Schertel and Talkanitsa met at challenger bank N26, whose founder, Max Tayenthal, is now one of their investors alongside VC firms Blossom Capital and Earlybird VC.
The co-founders learned a crucial lesson at N26: financial infrastructure leaves no space for mistakes. “You have to invest a lot in reliability,” Schertel said.
Finmid has an API that connects several data points from the platform, and can also plug in other sources of information on the prospective borrower, like a bank would do.
To make the user experience more fluid, finmid can let its clients display pre-approved capital offers that end users can decide to take or not.

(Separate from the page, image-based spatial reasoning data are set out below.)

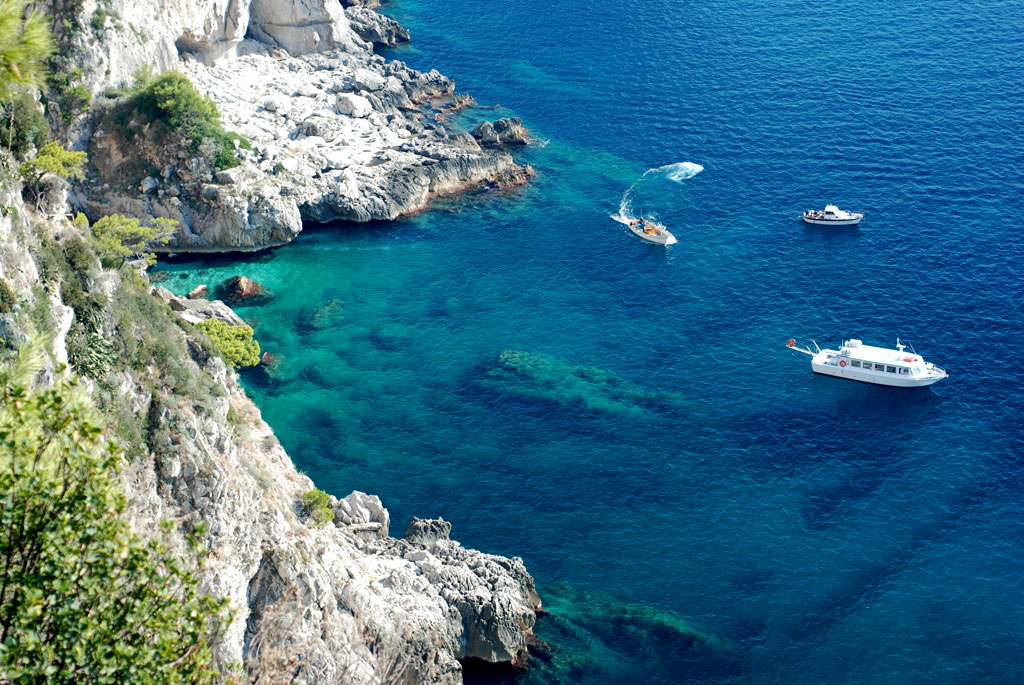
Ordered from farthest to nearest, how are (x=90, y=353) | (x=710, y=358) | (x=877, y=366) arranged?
(x=710, y=358) < (x=877, y=366) < (x=90, y=353)

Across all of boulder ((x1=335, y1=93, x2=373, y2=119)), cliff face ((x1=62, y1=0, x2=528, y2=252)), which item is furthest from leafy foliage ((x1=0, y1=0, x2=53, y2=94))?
boulder ((x1=335, y1=93, x2=373, y2=119))

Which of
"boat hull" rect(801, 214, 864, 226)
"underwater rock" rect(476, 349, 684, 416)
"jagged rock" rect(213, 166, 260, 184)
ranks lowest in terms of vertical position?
"underwater rock" rect(476, 349, 684, 416)

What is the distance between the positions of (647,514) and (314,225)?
175ft

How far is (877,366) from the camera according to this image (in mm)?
88938

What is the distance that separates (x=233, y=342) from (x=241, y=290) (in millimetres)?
14704

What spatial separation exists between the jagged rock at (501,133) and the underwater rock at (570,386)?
135 ft

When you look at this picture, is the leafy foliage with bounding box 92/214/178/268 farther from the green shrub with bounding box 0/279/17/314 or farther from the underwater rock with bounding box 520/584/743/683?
the underwater rock with bounding box 520/584/743/683

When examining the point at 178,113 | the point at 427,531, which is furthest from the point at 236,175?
the point at 427,531

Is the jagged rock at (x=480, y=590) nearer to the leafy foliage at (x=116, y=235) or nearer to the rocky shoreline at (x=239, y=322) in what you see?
the rocky shoreline at (x=239, y=322)

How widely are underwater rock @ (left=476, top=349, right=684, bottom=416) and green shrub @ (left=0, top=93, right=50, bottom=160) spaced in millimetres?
41692

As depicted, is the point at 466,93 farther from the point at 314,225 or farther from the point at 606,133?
the point at 314,225

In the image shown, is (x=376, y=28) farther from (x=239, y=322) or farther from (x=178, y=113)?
(x=239, y=322)

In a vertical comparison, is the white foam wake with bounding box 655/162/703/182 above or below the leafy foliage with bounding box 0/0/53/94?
below

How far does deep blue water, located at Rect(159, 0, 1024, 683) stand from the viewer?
225 ft
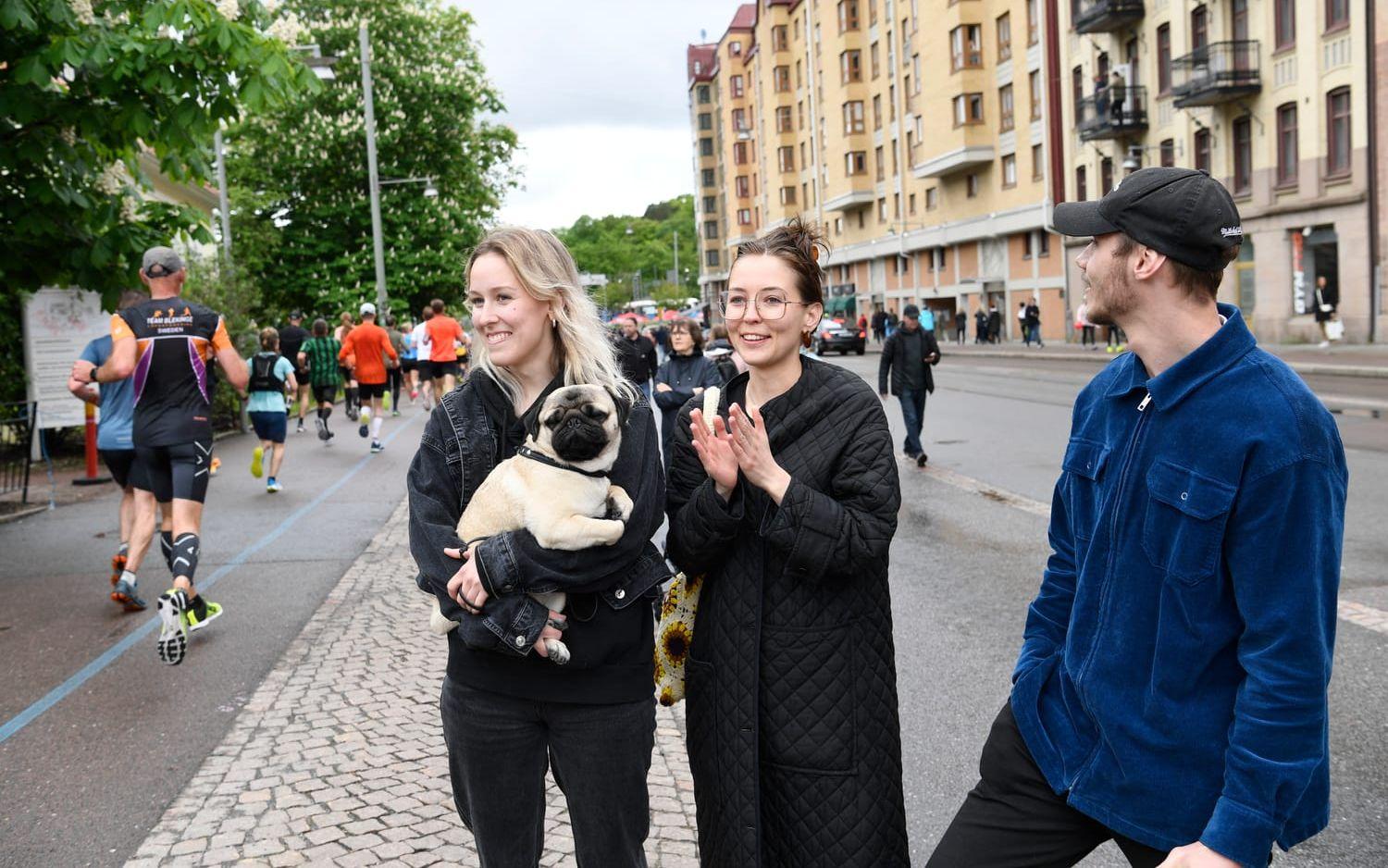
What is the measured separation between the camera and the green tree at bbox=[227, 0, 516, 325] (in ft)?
125

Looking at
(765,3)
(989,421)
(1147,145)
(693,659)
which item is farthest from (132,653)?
(765,3)

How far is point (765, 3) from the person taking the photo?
83.7 m

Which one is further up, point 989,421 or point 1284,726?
point 1284,726

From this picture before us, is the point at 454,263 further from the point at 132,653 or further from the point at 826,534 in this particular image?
the point at 826,534

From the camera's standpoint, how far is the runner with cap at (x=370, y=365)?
17453 mm

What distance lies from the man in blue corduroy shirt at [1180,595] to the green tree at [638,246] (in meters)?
124

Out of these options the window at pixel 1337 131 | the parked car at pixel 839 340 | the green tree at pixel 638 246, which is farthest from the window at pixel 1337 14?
the green tree at pixel 638 246

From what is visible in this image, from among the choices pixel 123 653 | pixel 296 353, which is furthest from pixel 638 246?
pixel 123 653

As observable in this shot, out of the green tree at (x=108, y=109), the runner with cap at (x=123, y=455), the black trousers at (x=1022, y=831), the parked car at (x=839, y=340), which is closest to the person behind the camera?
the black trousers at (x=1022, y=831)

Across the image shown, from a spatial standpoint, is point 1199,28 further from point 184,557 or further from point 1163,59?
point 184,557

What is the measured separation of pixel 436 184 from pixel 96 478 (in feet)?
89.0

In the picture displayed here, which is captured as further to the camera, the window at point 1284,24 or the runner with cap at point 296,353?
the window at point 1284,24

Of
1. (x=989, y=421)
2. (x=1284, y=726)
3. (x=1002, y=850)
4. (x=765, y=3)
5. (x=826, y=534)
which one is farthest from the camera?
(x=765, y=3)

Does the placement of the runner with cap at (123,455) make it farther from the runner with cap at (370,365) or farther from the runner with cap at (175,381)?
the runner with cap at (370,365)
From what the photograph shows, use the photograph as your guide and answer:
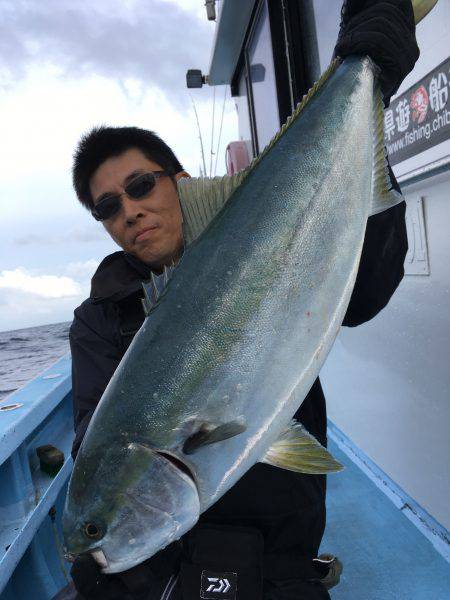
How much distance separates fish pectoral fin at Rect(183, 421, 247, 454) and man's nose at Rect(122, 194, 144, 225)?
1.09m

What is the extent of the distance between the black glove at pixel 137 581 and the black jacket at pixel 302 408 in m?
0.20

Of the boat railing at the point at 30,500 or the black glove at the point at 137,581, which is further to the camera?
the boat railing at the point at 30,500

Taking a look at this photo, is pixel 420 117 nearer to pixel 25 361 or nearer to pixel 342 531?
pixel 342 531

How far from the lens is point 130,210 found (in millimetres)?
2047

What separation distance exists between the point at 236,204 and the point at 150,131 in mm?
1201

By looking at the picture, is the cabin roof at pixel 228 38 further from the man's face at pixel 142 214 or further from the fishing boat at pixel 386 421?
the man's face at pixel 142 214

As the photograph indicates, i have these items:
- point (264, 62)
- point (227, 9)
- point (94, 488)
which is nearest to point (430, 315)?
point (94, 488)

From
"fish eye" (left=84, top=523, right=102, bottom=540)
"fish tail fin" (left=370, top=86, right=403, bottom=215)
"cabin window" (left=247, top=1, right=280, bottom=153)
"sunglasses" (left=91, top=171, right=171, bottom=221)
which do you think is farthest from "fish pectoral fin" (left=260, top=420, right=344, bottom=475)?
"cabin window" (left=247, top=1, right=280, bottom=153)

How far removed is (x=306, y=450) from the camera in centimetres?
130

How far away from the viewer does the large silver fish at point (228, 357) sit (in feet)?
4.06

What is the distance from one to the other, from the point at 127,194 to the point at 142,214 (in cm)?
11

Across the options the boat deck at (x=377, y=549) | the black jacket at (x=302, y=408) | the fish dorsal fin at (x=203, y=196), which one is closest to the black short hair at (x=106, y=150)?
the black jacket at (x=302, y=408)

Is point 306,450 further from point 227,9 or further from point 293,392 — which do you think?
point 227,9

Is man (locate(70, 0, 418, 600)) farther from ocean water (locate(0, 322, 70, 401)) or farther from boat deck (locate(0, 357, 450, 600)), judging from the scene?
ocean water (locate(0, 322, 70, 401))
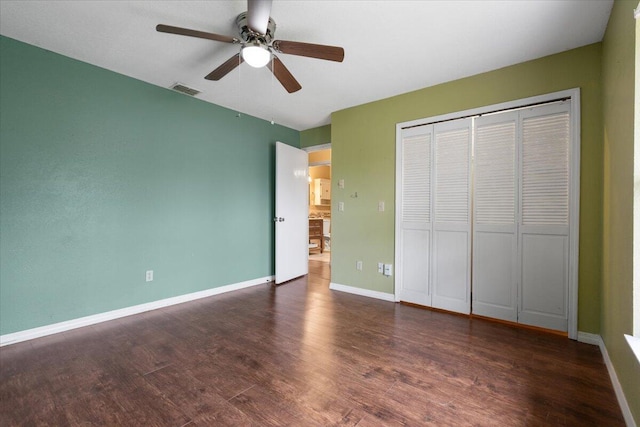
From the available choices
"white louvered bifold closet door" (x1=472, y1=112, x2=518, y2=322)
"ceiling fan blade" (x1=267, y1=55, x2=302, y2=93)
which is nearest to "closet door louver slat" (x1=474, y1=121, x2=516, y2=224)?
"white louvered bifold closet door" (x1=472, y1=112, x2=518, y2=322)

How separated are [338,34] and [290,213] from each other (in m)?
2.80

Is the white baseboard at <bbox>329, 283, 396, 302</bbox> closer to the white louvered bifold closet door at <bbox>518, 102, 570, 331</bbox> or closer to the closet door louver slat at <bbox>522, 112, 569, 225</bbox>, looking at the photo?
the white louvered bifold closet door at <bbox>518, 102, 570, 331</bbox>

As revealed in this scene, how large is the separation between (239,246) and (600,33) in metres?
4.33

The company also offers a product called B2B Payments that allows partners to finance trading between their users. Marketplaces such as Frupro (for fruits and vegetables), VonWood (for timber), and Vanilla Steel (for metal) use this product.
The new money will go towards hiring, and Schertel said the startup is looking for people with deep experience in specific areas, especially finance.
The company is also looking to expand into other countries. First on the list is Italy, but there are no plans to open an office there, Schertel said. Talkanitsa spends half his time in Vienna, and finmid has an office in Berlin.